→ **Reading text**
* START *

Q: The orders are to throw stun grenades at them?
I: There aren't any defined orders.
If there are defined orders then nobody knows them. Use of
demonstration dispersion equipment – no one has ever told us anything
about it. Inside the city, inside
Q: Inside
I: Rubber, yes.
Q: Anything.
I: Yes, anything. Maybe you have to report on the communication radio about rubber shooting. I never heard anyone say "no." No matter what. 4 soldiers in the back, the commander in the front, he has no idea what's going on.
Q: Can you tell him “I saw something – I'm gonna shoot”?
I: As long as it's not live bullets – anything.
Q: Have you guys ever shot rubber too?
I: Yes, sure.
Q: On what.
I: I myself never shot rubber, but if we're really getting dismantled, and I see that they're standing on the roofs and throwing refrigerators and almost breaking the Abir, we shoot rubber or live bullets in the air.
Q: Where do you aim rubber bullets?
I: The lower part of the body.
THE FIRST SERVICE TERM, OCTOBER 2002

IDF soldier in an armored vehicle patrolling the streets of
Q: And do you ever hit?
I: I don't know. I didn't see it hit, this thing. I didn't get to shoot this. But in the beginning, in the first service term we had, when we were part of the regiment, sitting inside the city, it was …
Q: When was that?

* END *

→ **Task goal**
Copy out the interview transcript above word for word, in full.

→ **Data provided**

* START *

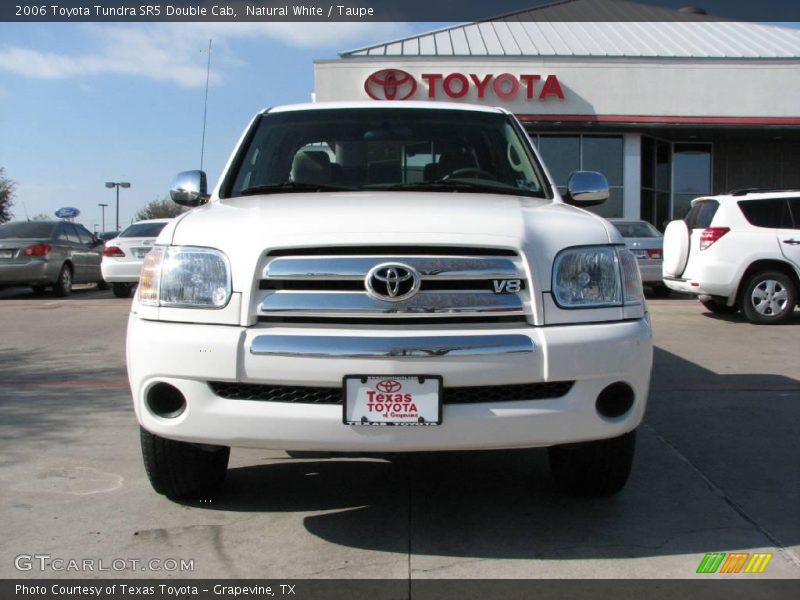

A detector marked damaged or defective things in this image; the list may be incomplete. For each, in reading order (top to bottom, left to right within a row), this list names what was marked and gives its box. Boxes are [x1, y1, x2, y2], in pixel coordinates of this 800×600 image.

pavement crack [644, 420, 800, 568]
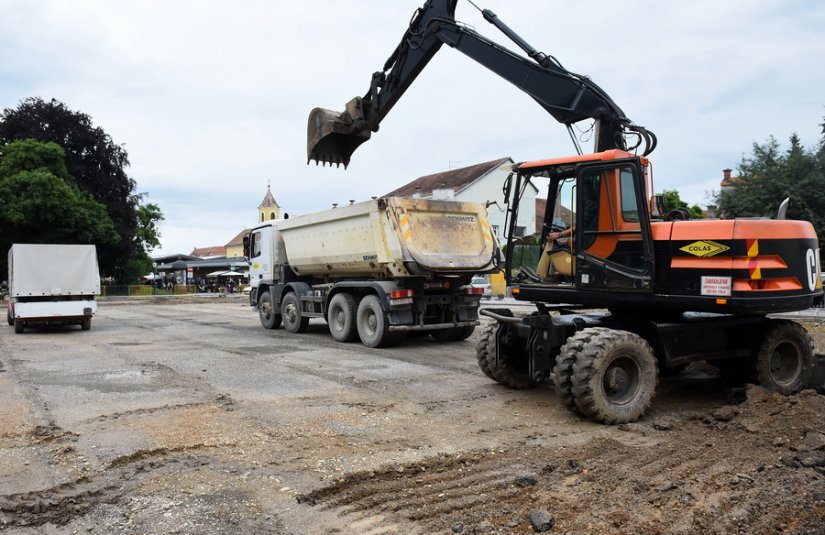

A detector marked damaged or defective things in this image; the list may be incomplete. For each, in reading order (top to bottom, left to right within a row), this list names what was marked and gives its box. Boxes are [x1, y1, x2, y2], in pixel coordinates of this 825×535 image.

rusty dump bed [274, 198, 498, 280]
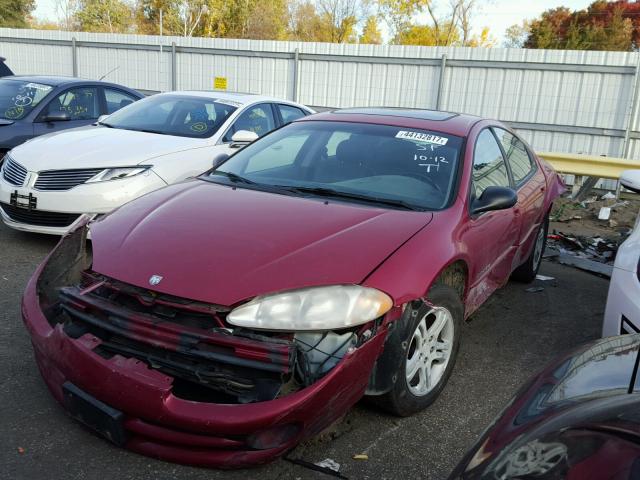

* END *

→ **Response**
Q: The orders are to throw stun grenades at them?
I: There aren't any defined orders.
If there are defined orders then nobody knows them. Use of
demonstration dispersion equipment – no one has ever told us anything
about it. Inside the city, inside
Q: Inside
I: Rubber, yes.
Q: Anything.
I: Yes, anything. Maybe you have to report on the communication radio about rubber shooting. I never heard anyone say "no." No matter what. 4 soldiers in the back, the commander in the front, he has no idea what's going on.
Q: Can you tell him “I saw something – I'm gonna shoot”?
I: As long as it's not live bullets – anything.
Q: Have you guys ever shot rubber too?
I: Yes, sure.
Q: On what.
I: I myself never shot rubber, but if we're really getting dismantled, and I see that they're standing on the roofs and throwing refrigerators and almost breaking the Abir, we shoot rubber or live bullets in the air.
Q: Where do you aim rubber bullets?
I: The lower part of the body.
THE FIRST SERVICE TERM, OCTOBER 2002

IDF soldier in an armored vehicle patrolling the streets of
Q: And do you ever hit?
I: I don't know. I didn't see it hit, this thing. I didn't get to shoot this. But in the beginning, in the first service term we had, when we were part of the regiment, sitting inside the city, it was …
Q: When was that?